> _Data supplied_:
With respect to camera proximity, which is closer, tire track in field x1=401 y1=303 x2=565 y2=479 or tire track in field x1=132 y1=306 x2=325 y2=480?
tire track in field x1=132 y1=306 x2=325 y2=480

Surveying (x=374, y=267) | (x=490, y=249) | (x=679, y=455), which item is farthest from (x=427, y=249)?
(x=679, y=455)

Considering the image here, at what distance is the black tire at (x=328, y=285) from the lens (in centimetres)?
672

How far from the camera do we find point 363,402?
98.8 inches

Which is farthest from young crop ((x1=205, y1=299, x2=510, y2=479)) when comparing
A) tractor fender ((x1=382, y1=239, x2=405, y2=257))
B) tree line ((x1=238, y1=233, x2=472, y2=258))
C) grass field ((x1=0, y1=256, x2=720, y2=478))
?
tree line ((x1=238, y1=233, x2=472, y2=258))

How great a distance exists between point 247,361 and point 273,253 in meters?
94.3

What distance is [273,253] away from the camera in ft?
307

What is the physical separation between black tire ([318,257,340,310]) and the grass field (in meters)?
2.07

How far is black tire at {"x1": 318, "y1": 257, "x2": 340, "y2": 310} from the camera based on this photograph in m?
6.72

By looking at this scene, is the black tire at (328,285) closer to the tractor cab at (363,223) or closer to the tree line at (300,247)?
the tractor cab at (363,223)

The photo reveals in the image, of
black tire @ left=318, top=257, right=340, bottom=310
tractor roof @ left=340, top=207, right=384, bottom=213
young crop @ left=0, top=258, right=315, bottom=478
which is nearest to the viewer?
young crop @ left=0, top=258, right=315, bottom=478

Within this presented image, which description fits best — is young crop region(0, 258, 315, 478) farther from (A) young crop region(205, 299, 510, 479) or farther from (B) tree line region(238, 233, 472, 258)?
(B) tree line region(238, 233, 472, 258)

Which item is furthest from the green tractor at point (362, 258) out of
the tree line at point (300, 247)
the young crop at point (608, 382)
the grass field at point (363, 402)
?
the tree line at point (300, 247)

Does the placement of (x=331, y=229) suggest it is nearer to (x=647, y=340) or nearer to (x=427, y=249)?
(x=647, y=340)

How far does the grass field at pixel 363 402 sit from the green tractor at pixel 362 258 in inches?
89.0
* * *
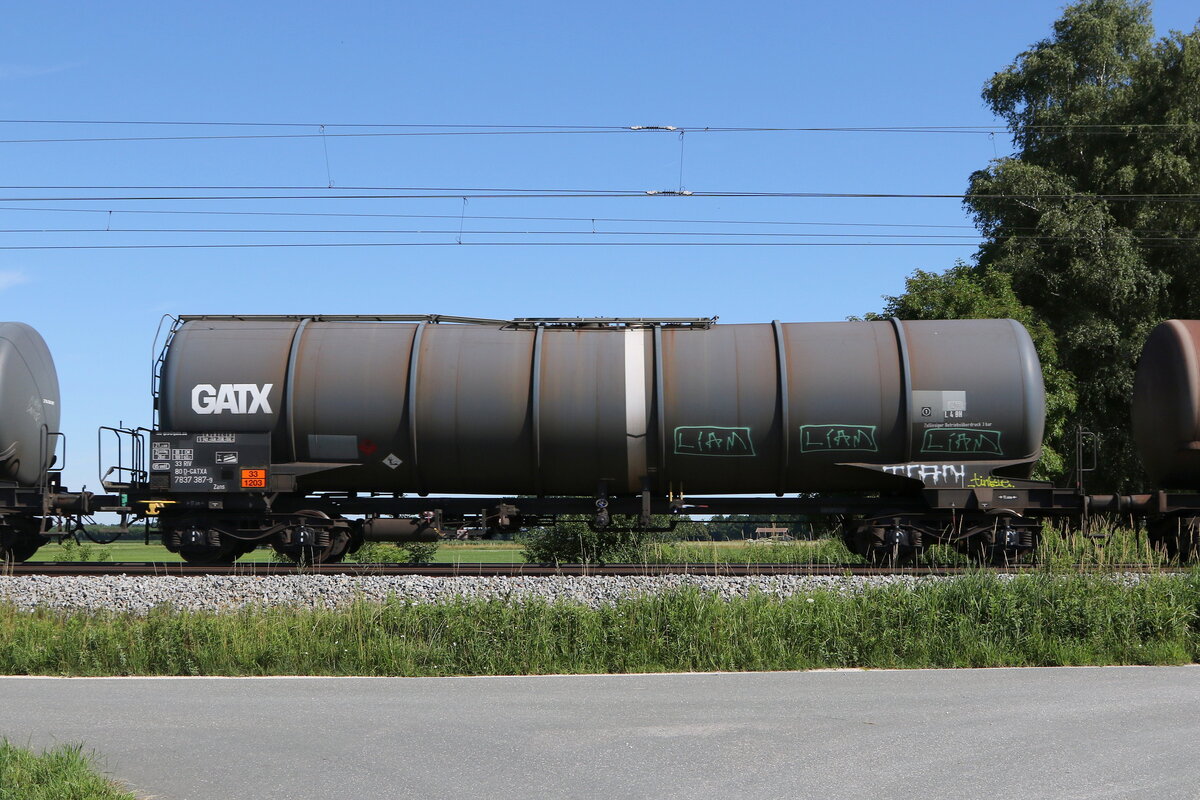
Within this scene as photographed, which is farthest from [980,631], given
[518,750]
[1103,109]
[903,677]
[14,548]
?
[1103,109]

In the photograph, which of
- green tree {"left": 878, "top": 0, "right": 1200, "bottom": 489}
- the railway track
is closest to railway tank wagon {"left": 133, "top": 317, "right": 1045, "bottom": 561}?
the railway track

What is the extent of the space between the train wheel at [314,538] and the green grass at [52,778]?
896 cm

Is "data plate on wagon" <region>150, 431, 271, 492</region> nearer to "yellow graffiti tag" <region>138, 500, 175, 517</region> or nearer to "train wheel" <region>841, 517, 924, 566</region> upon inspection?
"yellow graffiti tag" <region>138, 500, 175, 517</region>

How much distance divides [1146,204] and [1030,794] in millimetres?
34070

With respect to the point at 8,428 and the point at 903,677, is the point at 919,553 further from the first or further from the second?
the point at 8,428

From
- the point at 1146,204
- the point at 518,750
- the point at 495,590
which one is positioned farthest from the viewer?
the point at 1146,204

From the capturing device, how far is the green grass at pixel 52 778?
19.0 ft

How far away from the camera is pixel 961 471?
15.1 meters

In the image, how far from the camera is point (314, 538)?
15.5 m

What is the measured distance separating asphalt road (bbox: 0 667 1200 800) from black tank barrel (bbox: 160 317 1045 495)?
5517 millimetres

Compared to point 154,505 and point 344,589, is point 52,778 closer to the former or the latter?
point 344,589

> _Aim of the task_: Show every line from the entries above that contains the word "viewer".

> _Answer to the problem_:
which is nearest to the viewer?
which one is positioned farthest from the viewer?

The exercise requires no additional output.